The Outlaw Josey Wales was Clint Eastwood’s 31st film as an actor, 20th as international star, and 5th as director, but was the first to win him widespread respect. Critics had initially grumbled when hearing that Eastwood had replaced Philip Kaufman as the director a week into shooting.
However, they ended up cheering when Eastwood delivered both his most sympathetic performance to date and an impressive Panavision epic that stressed the scruffiness, rather than merely the scenic splendors, of frontier life.
The film is a brutal, thoughtful western, a near-tragedy about a Civil War veteran Josey Wales (Eastwood) whose past comes looking for him. Hoping to build a quiet life in a cooperative community of settlers, Wales blames himself when his enemies attack the homestead, and he has to revert to his warrior instincts to help fend off the threat.
The jittery intensity of Laura Lee (Sondra Locke), and the screen-filling charisma of the Lone Watie (Dan George) harmonize beautifully with Wales. Wales is a peaceful farmer in the days near the end of the Civil War. After his home is burned and his family murdered, he hardens into a human bullet dedicated to destroying the renegades who took his family.

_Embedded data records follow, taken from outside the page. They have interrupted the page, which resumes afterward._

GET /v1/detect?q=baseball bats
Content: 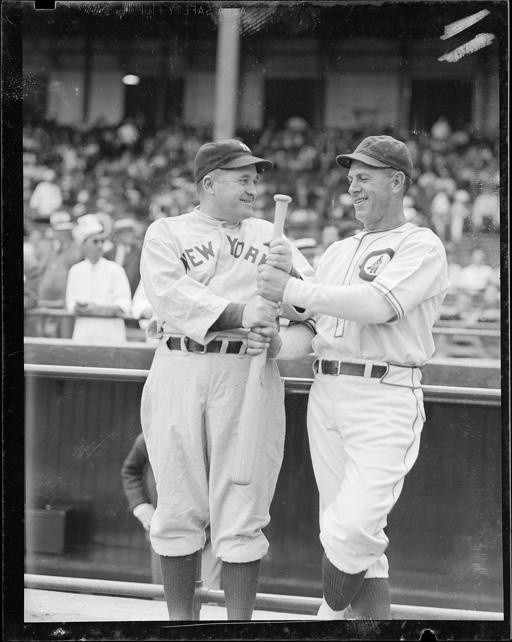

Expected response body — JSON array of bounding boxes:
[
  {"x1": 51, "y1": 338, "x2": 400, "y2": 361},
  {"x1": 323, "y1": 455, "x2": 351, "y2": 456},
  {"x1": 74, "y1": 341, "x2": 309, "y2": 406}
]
[{"x1": 230, "y1": 193, "x2": 291, "y2": 484}]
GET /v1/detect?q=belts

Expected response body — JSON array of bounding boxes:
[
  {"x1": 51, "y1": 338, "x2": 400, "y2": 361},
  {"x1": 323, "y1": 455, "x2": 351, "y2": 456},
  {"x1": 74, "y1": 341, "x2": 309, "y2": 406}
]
[
  {"x1": 168, "y1": 337, "x2": 240, "y2": 355},
  {"x1": 317, "y1": 360, "x2": 386, "y2": 380}
]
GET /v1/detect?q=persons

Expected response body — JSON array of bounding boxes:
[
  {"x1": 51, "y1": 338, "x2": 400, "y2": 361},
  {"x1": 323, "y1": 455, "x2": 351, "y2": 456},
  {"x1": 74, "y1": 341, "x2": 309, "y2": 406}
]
[
  {"x1": 139, "y1": 139, "x2": 312, "y2": 620},
  {"x1": 120, "y1": 429, "x2": 222, "y2": 601},
  {"x1": 245, "y1": 135, "x2": 451, "y2": 622},
  {"x1": 23, "y1": 107, "x2": 500, "y2": 344}
]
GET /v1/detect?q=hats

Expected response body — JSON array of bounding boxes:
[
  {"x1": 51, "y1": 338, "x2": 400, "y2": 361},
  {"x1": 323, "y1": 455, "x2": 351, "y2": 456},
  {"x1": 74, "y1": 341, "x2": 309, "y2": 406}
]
[
  {"x1": 195, "y1": 139, "x2": 274, "y2": 183},
  {"x1": 336, "y1": 135, "x2": 414, "y2": 178}
]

Wales joins a band of unreconstructed rebel fighters who continue to fight the Union – even after the official surrender of the Confederacy an action which makes them, legally, outlaws. Josey is driven by vengeance, but after a while, that’s not enough. Back before his own personal Holocaust, he had been a builder of home, family, farm, and life. And no matter how much ice he’s wrapped himself in, down inside there’s still the soul of a living man.
While Wales exists, he’s pulled by this hidden yearning to live. Each day offers him chances to remember, to assuage his yearning, to begin again. And the movie shows us how Josey Wales – a mere seeker of vengeance – learns to live again, rededicated to the values he chose so long ago.
Director: Clint Eastwood
Year of Release: 1976
Character to watch: Clint Eastwood as Josey Wales.

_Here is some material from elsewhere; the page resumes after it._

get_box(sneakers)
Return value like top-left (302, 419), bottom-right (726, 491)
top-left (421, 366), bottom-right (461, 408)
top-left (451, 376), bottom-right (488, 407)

Journal your answers to the following questions after you watch the movie.
- How does this particular character’s journey compare with yours?

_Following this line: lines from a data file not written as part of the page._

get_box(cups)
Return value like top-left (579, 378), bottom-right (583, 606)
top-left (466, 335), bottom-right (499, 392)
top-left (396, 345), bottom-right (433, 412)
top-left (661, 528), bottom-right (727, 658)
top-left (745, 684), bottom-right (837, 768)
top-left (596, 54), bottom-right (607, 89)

- Did the character develop certain characteristics during the movie that you have or that you would like to have? If so, what are those characteristics?
- What obstacles did this character face? What was his or her biggest challenge?
- What would you have done differently if you had been in the same position as the character?
- Is this character the type of person you would be friends with? Why or why not?